(Stored items from a collection)
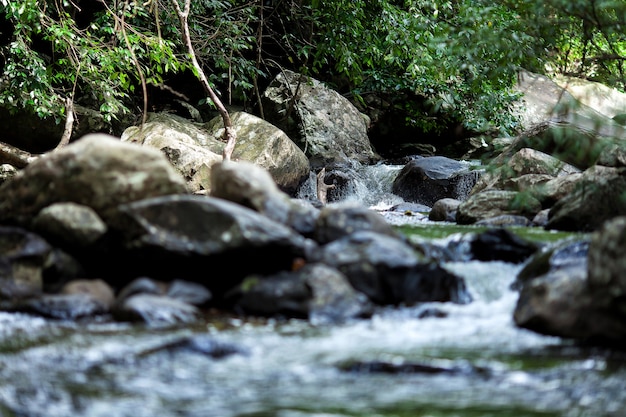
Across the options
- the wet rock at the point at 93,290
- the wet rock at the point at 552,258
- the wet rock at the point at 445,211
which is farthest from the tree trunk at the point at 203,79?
the wet rock at the point at 552,258

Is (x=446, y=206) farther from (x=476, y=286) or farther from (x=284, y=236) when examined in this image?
(x=284, y=236)

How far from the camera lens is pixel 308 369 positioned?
336 cm

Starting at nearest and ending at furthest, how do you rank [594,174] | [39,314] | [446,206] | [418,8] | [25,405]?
[25,405] → [39,314] → [594,174] → [446,206] → [418,8]

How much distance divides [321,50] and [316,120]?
6.69ft

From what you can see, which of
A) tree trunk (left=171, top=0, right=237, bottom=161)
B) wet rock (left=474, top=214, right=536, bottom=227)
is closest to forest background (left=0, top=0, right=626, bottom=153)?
tree trunk (left=171, top=0, right=237, bottom=161)

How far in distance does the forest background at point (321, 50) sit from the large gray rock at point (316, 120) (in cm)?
77

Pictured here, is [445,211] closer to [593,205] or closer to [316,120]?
[593,205]

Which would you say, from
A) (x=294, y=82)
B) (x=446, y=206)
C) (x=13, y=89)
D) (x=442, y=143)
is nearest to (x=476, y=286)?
(x=446, y=206)

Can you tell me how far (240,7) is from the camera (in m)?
13.3

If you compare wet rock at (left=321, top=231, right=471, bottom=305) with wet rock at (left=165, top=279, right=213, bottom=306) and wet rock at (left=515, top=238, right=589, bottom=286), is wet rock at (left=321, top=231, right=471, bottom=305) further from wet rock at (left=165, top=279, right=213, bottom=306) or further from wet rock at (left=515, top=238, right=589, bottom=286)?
wet rock at (left=165, top=279, right=213, bottom=306)

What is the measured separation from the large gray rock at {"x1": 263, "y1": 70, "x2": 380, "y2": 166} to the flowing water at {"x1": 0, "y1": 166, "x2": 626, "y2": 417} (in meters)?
10.1

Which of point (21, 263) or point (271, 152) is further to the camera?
point (271, 152)

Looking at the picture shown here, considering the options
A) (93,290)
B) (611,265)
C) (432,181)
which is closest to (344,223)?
(93,290)

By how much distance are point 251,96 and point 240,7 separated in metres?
2.69
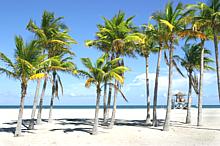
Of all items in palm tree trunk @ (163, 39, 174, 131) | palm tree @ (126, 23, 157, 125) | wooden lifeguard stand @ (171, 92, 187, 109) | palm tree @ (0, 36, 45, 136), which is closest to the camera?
palm tree @ (0, 36, 45, 136)

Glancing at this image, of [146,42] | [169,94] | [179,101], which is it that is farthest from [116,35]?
[179,101]

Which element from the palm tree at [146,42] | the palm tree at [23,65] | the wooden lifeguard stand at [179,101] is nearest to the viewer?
the palm tree at [23,65]

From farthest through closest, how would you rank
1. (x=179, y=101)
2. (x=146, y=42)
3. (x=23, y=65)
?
(x=179, y=101)
(x=146, y=42)
(x=23, y=65)

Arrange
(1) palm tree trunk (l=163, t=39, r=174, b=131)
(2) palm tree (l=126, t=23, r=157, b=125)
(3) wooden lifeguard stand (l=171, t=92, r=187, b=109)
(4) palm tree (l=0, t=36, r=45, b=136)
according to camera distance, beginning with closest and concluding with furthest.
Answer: (4) palm tree (l=0, t=36, r=45, b=136)
(1) palm tree trunk (l=163, t=39, r=174, b=131)
(2) palm tree (l=126, t=23, r=157, b=125)
(3) wooden lifeguard stand (l=171, t=92, r=187, b=109)

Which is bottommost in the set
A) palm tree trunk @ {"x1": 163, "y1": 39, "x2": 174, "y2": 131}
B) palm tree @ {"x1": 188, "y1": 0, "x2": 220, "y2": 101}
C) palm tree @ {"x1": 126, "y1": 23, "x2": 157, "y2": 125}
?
palm tree trunk @ {"x1": 163, "y1": 39, "x2": 174, "y2": 131}

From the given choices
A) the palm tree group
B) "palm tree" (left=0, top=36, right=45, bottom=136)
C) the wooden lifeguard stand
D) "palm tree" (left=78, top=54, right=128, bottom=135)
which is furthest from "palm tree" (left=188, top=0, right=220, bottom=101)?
the wooden lifeguard stand

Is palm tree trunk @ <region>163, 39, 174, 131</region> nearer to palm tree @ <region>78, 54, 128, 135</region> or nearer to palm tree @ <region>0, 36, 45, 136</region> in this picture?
palm tree @ <region>78, 54, 128, 135</region>

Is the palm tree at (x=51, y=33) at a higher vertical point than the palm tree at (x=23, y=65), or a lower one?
higher

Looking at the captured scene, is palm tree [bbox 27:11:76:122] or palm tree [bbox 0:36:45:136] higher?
palm tree [bbox 27:11:76:122]

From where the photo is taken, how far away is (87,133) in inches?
790

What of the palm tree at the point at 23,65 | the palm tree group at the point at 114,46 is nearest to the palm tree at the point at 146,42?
the palm tree group at the point at 114,46

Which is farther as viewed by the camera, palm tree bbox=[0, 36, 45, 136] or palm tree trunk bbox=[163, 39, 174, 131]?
palm tree trunk bbox=[163, 39, 174, 131]

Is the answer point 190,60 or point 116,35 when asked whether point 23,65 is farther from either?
point 190,60

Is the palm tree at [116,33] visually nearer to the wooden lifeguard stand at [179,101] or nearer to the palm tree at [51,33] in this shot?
the palm tree at [51,33]
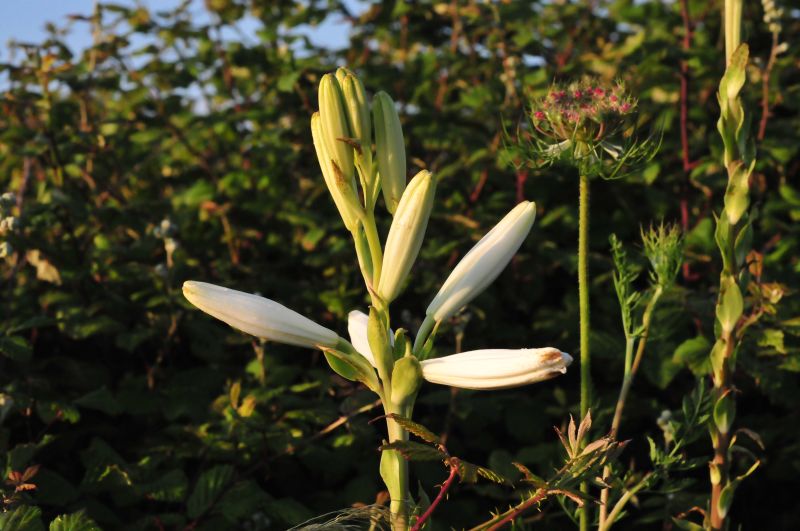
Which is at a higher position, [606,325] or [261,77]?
[261,77]

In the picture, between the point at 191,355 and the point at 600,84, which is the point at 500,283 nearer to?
the point at 191,355

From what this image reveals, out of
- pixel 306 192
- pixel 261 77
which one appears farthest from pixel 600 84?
pixel 261 77

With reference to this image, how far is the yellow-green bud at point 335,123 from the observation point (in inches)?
53.8

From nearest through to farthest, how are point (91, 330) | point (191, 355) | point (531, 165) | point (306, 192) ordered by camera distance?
1. point (531, 165)
2. point (91, 330)
3. point (191, 355)
4. point (306, 192)

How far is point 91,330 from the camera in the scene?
8.60 ft

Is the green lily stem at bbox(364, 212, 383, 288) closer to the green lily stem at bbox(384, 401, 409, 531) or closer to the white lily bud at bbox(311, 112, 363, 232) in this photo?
the white lily bud at bbox(311, 112, 363, 232)

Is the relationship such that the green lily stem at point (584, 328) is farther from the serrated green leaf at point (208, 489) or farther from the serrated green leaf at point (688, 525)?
the serrated green leaf at point (208, 489)

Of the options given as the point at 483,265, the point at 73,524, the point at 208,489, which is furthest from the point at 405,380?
the point at 208,489

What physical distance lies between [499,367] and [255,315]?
1.21 feet

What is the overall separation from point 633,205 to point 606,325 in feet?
1.98

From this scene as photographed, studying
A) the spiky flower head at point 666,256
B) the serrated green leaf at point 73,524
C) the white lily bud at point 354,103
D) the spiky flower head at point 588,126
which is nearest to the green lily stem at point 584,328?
the spiky flower head at point 588,126

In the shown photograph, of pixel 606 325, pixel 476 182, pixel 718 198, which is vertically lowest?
pixel 606 325

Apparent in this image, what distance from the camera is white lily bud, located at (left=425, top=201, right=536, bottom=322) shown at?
1399 millimetres

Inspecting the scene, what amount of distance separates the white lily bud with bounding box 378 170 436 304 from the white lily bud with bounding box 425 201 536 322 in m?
0.07
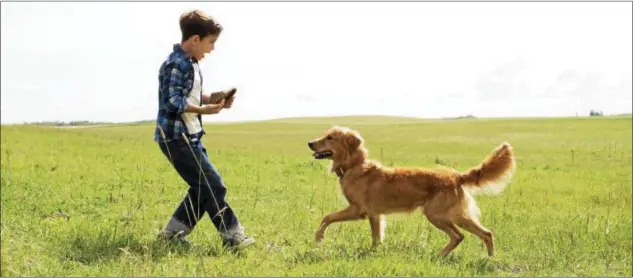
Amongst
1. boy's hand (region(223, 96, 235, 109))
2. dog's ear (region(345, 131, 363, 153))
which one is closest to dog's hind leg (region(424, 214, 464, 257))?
dog's ear (region(345, 131, 363, 153))

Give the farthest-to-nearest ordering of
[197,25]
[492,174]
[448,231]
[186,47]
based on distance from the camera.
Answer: [492,174] < [448,231] < [186,47] < [197,25]

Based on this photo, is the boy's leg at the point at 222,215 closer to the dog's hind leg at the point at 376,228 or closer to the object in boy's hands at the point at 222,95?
the object in boy's hands at the point at 222,95

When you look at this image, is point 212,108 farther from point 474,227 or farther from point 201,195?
point 474,227

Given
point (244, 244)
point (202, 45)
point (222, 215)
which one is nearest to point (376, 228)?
point (244, 244)

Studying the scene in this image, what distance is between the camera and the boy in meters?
6.56

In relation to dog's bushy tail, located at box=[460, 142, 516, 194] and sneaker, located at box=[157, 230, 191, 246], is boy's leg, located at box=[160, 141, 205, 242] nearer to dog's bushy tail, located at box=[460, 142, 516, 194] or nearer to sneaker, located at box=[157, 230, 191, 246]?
sneaker, located at box=[157, 230, 191, 246]

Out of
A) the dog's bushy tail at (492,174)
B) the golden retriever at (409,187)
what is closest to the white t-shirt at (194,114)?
the golden retriever at (409,187)

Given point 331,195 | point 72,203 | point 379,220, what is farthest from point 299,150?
point 379,220

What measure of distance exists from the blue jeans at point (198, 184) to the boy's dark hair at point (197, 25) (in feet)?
3.76

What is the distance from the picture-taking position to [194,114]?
22.2 ft

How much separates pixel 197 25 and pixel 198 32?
8 cm

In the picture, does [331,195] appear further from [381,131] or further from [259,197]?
[381,131]

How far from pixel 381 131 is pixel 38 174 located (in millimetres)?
29974

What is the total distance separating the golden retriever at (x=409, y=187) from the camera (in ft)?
24.1
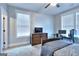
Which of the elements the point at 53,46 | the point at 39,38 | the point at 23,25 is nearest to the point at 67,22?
the point at 53,46

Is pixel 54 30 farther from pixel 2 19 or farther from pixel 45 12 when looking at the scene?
pixel 2 19

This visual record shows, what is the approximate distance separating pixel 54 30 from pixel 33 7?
72cm

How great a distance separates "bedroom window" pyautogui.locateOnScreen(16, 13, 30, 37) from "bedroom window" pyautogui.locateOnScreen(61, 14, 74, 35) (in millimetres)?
828

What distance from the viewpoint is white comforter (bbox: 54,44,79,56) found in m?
1.86

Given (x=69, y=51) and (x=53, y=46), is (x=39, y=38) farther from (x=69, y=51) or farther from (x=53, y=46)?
(x=69, y=51)

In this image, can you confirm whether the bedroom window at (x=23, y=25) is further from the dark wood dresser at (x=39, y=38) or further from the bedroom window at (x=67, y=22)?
the bedroom window at (x=67, y=22)

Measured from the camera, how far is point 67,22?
2271 millimetres

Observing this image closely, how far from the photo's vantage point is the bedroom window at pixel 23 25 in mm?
2312

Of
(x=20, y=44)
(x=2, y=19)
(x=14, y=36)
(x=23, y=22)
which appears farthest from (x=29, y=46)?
(x=2, y=19)

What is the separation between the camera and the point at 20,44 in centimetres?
231

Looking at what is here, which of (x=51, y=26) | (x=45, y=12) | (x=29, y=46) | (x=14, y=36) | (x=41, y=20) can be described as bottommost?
(x=29, y=46)

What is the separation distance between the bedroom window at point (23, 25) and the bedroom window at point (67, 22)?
32.6 inches

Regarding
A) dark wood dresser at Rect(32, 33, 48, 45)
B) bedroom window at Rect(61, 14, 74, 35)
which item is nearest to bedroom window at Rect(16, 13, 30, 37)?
dark wood dresser at Rect(32, 33, 48, 45)

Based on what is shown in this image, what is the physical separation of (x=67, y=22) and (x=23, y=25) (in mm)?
1042
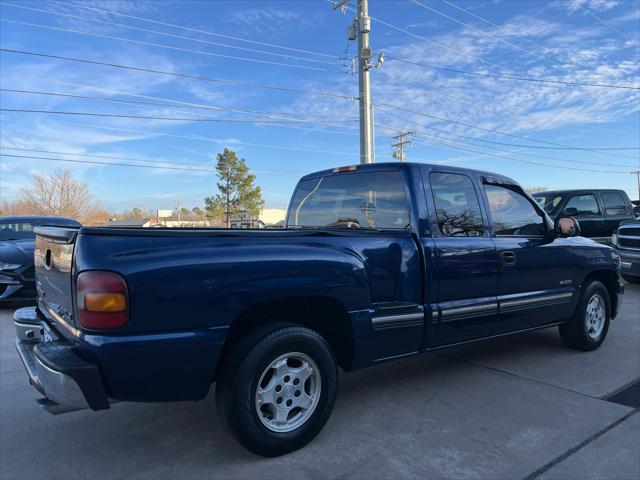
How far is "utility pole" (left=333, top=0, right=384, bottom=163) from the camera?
17.4m

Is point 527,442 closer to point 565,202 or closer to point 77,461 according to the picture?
point 77,461

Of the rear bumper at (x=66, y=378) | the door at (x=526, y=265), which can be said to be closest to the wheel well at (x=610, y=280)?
the door at (x=526, y=265)

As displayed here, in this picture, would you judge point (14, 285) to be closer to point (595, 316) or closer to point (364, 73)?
point (595, 316)

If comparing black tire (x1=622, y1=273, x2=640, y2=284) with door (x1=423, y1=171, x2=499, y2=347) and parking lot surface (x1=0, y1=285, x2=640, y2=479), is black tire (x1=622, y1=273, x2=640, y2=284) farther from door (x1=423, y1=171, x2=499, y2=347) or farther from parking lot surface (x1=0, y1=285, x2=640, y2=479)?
door (x1=423, y1=171, x2=499, y2=347)

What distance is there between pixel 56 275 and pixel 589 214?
10894 millimetres

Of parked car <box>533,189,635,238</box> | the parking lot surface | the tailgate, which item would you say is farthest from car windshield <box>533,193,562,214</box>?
the tailgate

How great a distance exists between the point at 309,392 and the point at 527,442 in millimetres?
1463

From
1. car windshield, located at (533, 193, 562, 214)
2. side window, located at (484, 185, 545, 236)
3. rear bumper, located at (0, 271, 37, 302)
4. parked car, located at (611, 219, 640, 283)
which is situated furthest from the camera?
car windshield, located at (533, 193, 562, 214)

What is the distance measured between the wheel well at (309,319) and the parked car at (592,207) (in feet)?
27.7

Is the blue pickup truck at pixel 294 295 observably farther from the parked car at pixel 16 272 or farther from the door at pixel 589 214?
the door at pixel 589 214

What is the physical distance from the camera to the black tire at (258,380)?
8.64ft

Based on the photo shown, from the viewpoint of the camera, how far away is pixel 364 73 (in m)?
18.0

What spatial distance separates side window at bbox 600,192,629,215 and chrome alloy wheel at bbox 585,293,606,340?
21.7ft

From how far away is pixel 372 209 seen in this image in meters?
3.91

_Short exercise:_ All lines from the one containing "What is the distance measured" through the end of the records, both ends included, are to be quoted exactly; please add nothing else.

_Output of the exercise:_
What is the distance measured between the wheel well at (309,319) and the parked car at (592,207) (in feet)?
27.7

Is the blue pickup truck at pixel 294 295 observably farther from the parked car at pixel 16 272 or farther from the door at pixel 589 214?
the door at pixel 589 214

What is the physical distance from the camera to the black tire at (258,380)?
8.64ft

Based on the photo shown, from the viewpoint of the camera, how far away is pixel 364 73 (in m)?
18.0

What spatial distance separates side window at bbox 600,192,629,215 and chrome alloy wheel at bbox 585,293,606,340?
21.7ft

From how far away is pixel 372 209 seen in this image in meters?
3.91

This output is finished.